Ex-police chief Hanefi Avcı acquitted of terrorism charges

Ex-police chief Hanefi Avcı acquitted of terrorism charges

ISTANBUL
Ex-police chief Hanefi Avcı acquitted of terrorism charges A criminal high court in Istanbul on May 17 acquitted former police chief Hanefi Avcı of charges of supporting a terror organization.  

Avcı had in 2013 been sentenced to 15 years in jail for allegedly helping the armed Revolutionary Headquarters terrorist group, attempting to influence the judiciary, and violating confidentiality.
        
However, in 2014 the Ankara Court of Cassation reversed his conviction and he was released pending a further trial.        

An Istanbul court also acquitted Avcı last month over alleged involvement in a plot to topple the government through the news website OdaTV. The court on April 12 ordered the acquittal of 13 suspects, including journalists and writers, charged with membership of the Ergenekon organization in the OdaTV case. 

The acquittals come six years after the opening of the case, widely thought to have been the work of prosecutors linked to U.S.-based Islamic preacher Fethullah Gülen.

In the tenth hearing of the case, the Istanbul 18th court of serious crimes board unanimously acquitted the suspects including Avcı and journalists Ahmet Şık, Nedim Şener, Soner Yalçın and Yalçın Küçük based on their pleas, expert reports, witness statements and the wider context of the file.

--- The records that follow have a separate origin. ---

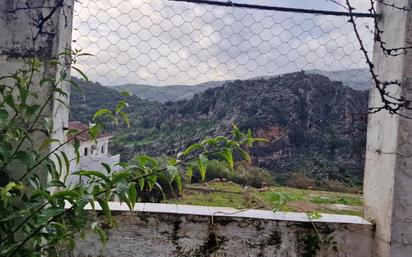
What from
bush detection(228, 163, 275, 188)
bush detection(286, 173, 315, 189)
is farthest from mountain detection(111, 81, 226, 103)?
bush detection(286, 173, 315, 189)

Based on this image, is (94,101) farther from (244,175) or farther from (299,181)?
(299,181)

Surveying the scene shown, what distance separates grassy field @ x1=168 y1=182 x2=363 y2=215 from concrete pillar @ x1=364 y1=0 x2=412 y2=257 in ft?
1.21

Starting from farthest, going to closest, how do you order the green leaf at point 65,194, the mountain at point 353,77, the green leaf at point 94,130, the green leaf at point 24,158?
the mountain at point 353,77, the green leaf at point 94,130, the green leaf at point 24,158, the green leaf at point 65,194

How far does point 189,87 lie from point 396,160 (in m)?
1.03

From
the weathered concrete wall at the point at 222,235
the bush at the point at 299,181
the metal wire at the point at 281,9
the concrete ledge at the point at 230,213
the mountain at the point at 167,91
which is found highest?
the metal wire at the point at 281,9

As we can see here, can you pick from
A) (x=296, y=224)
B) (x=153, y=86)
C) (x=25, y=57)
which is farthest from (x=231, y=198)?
(x=25, y=57)

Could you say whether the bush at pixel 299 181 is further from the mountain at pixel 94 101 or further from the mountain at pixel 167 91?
the mountain at pixel 94 101

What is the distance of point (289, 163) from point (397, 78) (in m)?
1.06

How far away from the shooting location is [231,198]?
2.28 metres

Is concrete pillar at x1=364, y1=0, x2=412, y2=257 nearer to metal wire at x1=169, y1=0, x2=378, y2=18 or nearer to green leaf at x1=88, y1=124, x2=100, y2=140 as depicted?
metal wire at x1=169, y1=0, x2=378, y2=18

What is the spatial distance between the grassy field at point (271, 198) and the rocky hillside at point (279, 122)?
0.50 ft

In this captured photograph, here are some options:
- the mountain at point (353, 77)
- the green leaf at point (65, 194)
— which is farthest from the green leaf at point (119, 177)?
the mountain at point (353, 77)

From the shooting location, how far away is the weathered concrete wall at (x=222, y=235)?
1920 mm

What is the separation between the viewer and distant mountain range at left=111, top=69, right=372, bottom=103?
2043mm
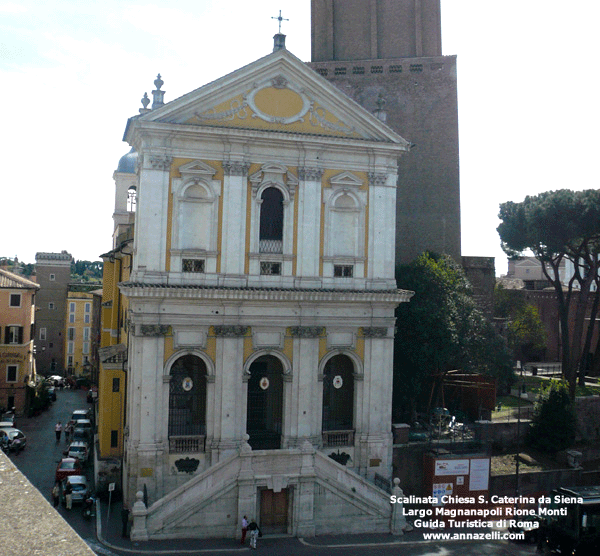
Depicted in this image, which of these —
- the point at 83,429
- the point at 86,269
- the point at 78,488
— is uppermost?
the point at 86,269

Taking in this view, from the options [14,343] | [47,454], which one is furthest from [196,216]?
[14,343]

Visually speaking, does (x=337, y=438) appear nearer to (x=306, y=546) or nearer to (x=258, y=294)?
(x=306, y=546)

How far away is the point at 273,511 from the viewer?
26875 mm

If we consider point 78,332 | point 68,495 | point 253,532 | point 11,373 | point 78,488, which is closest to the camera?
point 253,532

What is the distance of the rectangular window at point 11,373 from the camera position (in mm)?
50375

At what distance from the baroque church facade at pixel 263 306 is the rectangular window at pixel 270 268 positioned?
3.5 inches

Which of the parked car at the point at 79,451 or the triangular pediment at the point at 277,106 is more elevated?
the triangular pediment at the point at 277,106

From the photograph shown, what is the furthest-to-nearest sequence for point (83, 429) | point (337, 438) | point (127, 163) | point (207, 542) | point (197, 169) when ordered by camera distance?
point (127, 163) → point (83, 429) → point (337, 438) → point (197, 169) → point (207, 542)

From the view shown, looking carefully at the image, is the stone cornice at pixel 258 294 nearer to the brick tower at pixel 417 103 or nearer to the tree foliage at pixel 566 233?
the brick tower at pixel 417 103

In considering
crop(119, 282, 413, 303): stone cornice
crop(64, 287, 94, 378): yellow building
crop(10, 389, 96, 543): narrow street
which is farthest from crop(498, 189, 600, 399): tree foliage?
crop(64, 287, 94, 378): yellow building

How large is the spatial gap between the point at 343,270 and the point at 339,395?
561 cm

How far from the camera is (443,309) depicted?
34.4 meters

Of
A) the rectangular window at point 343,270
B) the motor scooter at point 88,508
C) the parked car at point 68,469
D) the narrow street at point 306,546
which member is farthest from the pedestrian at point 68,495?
the rectangular window at point 343,270

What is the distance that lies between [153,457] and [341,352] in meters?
8.86
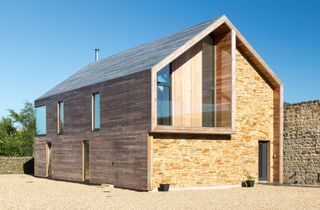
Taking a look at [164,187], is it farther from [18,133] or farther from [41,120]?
[18,133]

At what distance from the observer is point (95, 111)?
20.6m

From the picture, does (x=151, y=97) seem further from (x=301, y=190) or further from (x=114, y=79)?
(x=301, y=190)

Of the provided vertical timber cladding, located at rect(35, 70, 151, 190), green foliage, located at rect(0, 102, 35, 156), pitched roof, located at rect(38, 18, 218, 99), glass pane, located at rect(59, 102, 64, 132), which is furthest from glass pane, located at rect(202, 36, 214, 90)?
green foliage, located at rect(0, 102, 35, 156)

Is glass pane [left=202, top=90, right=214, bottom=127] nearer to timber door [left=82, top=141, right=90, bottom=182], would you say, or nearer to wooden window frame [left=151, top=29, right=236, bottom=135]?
wooden window frame [left=151, top=29, right=236, bottom=135]

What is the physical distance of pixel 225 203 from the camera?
13.4 metres

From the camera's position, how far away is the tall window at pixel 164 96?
17219 mm

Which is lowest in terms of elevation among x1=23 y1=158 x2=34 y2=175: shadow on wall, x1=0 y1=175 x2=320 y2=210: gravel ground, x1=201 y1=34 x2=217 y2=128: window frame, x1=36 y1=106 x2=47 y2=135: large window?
x1=23 y1=158 x2=34 y2=175: shadow on wall

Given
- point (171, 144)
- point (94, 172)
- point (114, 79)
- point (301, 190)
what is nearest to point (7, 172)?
point (94, 172)

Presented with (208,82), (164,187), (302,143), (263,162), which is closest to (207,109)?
(208,82)

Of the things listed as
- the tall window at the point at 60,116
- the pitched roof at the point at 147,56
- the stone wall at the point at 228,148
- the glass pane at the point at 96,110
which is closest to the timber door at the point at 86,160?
the glass pane at the point at 96,110

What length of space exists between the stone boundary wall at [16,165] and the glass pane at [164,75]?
15480mm

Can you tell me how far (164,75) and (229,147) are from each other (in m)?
4.07

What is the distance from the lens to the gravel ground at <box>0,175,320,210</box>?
12.8 meters

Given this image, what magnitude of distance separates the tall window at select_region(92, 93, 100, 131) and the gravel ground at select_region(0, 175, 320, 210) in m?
3.44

The OdaTV case was initiated in 2011 after police teams raided the suspects’ addresses, and came at a time when all suspects had been making broadcasts and writing articles criticizing the Ergenekon trials, which saw the arrest of over 200 suspects in a decade-old legal battle over allegations that they were aiming to overthrow the Turkish government. The suspects in the Ergenekon case were charged with membership of an illegal organization, trying to create an environment of chaos, inciting people to hostility and hatred, obtaining and revealing secret documents, attempting to influence a fair trial, and illegally recording personal data.